Usted está aquí: martes 23 de diciembre de 2008 Opinión Libros viejos

Javier Flores

Libros viejos

Mi abuelo guardaba un tesoro en un cuarto. Eran cientos de libros viejos. Algunos estaban escondidos en un clóset. Muchos eran sobre religión, unos más sobre ciencia y otros temas. Encuadernados finísimos con títulos dorados, el mismo color del filo de las hojas cuando estaban cerrados. Una cinta púrpura de seda servía para separar las páginas que uno leía. Cuando murió, el cuarto estaba ahí con los libros y el clóset cerrado.

Yo era un niño y lo primero que se me ocurrió fue abrir el clóset. Revistas y libros apilados con polvo y olor a viejo. Si estaban encerrados era por algo. Al leerlos me enteré de cosas increíbles. Descubrí cómo hacen el amor los hipocampos y otras especies animales y el conocimiento de la época sobre la sexualidad humana. No sé qué pasó con esos libros. No me correspondía disputar su propiedad, aunque ahora confieso que es lo que hubiera querido.

Mi padre fue médico. Acumuló gran cantidad de libros de medicina, en especial de ginecología y obstetricia. En mi adolescencia veía las ilustraciones de síndromes rarísimos, los embarazos, las versiones por maniobras internas, las histerectomías y las afecciones de las glándulas endocrinas. Tratados maravillosos de anatomía humana y de cirugía. También se perdieron. Mi padre murió y sus libros quedaron en lugares que se volvieron inaccesibles para mí.

Pero luego me dediqué a recuperar la biblioteca de mi padre. Casi todos los libros de ginecología y obstetricia ya están conmigo, algunas joyas como el Testut de anatomía humana, la Anatomía topográfica y algunos de los libros viejos de sexualidad humana de mi abuelo. Pero, como comprenderá el lector, es una empresa titánica y todavía no termino… quizá nunca lo logre.

Hay material de estudio muy importante en esos libros viejos. Temas apasionantes, como algunas patologías ya desaparecidas que forman parte de la historia de la medicina y, al mismo tiempo, son parte de lo más actual del conocimiento.

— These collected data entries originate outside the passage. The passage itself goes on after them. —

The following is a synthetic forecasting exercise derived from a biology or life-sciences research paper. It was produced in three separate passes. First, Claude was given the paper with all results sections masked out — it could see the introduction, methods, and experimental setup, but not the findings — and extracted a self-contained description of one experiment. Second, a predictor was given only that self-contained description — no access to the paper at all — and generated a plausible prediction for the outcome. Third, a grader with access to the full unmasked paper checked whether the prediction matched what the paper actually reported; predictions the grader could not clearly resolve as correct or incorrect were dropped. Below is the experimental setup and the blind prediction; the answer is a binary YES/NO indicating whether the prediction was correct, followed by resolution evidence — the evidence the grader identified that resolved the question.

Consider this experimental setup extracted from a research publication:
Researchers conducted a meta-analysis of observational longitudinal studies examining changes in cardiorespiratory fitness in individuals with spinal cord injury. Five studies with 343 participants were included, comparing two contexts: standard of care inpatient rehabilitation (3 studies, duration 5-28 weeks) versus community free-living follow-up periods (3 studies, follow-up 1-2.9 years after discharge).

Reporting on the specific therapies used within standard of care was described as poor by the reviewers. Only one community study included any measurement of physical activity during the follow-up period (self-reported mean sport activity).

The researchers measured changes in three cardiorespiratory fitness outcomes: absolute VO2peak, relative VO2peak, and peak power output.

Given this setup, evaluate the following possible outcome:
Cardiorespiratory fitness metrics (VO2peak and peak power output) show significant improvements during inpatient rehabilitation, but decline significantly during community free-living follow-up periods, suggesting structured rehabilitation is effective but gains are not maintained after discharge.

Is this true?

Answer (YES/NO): NO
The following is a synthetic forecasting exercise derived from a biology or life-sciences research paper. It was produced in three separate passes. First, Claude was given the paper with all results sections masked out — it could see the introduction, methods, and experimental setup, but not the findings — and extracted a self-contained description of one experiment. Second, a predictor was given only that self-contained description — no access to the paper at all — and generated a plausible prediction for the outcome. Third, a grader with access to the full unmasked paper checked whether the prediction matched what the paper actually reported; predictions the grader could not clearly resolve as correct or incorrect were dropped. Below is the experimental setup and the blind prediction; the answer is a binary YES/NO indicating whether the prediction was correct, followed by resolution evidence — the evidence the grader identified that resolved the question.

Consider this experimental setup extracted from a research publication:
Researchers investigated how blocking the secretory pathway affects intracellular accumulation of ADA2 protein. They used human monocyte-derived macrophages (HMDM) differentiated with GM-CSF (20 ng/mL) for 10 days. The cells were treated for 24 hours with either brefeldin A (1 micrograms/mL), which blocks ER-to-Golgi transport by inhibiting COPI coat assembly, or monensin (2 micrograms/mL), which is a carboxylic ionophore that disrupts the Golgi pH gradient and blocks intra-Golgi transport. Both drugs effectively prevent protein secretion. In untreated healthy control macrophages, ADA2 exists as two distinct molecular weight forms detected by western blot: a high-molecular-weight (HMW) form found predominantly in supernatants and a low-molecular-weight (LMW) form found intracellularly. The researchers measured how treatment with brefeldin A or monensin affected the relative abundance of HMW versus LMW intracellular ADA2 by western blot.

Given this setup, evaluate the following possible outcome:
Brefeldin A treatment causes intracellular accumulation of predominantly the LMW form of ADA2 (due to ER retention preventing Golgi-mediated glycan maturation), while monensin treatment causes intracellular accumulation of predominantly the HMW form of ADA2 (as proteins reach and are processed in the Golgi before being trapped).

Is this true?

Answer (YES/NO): NO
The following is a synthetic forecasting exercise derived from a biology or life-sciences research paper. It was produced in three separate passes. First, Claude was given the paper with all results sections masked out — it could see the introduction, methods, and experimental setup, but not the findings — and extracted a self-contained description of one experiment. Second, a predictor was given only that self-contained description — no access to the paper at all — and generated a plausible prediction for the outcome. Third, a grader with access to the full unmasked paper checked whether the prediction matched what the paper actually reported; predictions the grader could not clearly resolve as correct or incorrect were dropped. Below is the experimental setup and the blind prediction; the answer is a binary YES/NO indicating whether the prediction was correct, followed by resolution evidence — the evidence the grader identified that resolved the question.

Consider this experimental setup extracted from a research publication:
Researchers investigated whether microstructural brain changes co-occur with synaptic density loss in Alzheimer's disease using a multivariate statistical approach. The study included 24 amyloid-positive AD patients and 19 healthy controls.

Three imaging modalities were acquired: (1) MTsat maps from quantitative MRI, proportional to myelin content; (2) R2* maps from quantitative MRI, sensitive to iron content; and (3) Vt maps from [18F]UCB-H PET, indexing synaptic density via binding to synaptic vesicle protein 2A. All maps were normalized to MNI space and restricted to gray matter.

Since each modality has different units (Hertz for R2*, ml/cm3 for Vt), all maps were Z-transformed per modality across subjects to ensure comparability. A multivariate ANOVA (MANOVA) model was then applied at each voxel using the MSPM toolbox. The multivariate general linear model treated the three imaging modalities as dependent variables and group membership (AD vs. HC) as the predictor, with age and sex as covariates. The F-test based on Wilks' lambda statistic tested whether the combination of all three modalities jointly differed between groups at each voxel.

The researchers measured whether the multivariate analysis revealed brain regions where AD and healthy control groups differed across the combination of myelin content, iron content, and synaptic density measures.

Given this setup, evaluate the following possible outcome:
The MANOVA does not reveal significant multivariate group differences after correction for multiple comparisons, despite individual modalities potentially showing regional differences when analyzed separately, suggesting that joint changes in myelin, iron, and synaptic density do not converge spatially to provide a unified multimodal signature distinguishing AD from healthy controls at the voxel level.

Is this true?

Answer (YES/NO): NO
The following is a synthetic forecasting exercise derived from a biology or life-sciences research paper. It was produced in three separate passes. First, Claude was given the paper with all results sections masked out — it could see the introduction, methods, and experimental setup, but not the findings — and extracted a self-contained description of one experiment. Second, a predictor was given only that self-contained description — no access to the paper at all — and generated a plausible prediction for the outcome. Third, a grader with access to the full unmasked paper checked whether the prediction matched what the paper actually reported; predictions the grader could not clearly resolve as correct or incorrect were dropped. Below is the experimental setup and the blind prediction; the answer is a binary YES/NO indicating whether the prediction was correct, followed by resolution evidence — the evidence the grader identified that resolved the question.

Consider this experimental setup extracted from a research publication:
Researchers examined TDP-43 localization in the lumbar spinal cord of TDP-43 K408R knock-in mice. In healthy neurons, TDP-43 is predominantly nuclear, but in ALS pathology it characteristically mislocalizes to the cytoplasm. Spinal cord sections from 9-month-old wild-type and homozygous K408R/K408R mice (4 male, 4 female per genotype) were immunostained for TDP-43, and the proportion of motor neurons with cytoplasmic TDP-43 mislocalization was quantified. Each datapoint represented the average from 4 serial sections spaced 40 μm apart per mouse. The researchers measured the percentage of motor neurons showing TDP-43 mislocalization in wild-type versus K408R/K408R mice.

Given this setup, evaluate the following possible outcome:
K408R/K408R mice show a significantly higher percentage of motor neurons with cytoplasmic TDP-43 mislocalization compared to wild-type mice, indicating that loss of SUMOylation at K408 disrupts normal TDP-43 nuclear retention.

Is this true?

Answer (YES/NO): YES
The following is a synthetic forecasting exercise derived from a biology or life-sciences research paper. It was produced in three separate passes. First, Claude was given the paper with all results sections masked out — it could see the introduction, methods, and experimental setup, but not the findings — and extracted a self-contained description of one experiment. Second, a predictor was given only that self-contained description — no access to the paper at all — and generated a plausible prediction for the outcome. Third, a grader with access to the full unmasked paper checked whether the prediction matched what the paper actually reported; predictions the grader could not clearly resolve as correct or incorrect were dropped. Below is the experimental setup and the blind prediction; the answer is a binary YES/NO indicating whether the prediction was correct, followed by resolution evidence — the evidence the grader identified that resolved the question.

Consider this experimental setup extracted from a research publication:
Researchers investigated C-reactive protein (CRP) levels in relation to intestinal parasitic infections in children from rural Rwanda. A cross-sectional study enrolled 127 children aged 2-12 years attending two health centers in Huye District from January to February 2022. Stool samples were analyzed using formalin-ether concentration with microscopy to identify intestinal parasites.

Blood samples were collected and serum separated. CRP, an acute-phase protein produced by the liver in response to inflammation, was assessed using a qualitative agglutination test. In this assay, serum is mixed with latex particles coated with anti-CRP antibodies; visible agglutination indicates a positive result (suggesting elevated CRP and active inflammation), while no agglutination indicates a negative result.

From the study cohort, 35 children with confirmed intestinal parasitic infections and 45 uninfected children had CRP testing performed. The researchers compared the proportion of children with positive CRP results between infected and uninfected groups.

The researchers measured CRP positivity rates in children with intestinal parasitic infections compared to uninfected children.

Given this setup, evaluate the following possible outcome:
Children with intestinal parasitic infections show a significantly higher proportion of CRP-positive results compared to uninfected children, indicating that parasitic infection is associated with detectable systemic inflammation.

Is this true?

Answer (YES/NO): NO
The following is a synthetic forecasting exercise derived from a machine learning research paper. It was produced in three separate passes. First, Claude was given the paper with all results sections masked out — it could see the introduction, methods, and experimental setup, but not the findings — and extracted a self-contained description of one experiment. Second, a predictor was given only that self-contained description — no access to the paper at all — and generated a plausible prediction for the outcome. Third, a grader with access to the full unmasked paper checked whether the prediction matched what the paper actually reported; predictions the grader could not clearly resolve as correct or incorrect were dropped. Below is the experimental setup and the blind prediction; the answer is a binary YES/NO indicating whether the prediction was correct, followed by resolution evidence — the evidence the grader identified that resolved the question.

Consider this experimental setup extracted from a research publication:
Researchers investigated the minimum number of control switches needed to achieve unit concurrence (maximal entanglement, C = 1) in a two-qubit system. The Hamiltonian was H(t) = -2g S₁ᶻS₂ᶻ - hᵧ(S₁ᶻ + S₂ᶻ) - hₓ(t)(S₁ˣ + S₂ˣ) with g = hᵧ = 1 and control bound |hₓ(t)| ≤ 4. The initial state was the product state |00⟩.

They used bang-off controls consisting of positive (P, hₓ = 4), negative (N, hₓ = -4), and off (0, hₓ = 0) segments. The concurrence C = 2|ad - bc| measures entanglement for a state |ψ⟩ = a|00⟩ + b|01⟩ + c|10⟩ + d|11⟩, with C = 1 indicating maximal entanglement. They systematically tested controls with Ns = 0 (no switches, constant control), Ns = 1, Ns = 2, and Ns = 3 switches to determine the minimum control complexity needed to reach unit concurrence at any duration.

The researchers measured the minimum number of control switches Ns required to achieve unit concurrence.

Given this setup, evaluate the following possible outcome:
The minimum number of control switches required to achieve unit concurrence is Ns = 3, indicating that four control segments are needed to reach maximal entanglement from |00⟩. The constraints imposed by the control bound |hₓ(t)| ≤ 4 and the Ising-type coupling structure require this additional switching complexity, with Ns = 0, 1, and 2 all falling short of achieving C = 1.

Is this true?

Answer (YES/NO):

Yo visito regularmente las librerías de viejo para encontrarme con ese pasado. Por alguna razón, siempre aparece un libro, salta. Como dice mi buen amigo Mauricio Ortiz, a veces no es uno quien encuentra un libro, sino el libro quien lo encuentra a uno. Eso fue lo que ocurrió hace poco; inesperadamente apareció el libro de Hoffman Female Endocrinology (endocrinología de la mujer), publicado por Saunders en 1944, en el que el autor recoge algunas de las primeras teorías sobre los factores genéticos involucrados en la determinación del sexo.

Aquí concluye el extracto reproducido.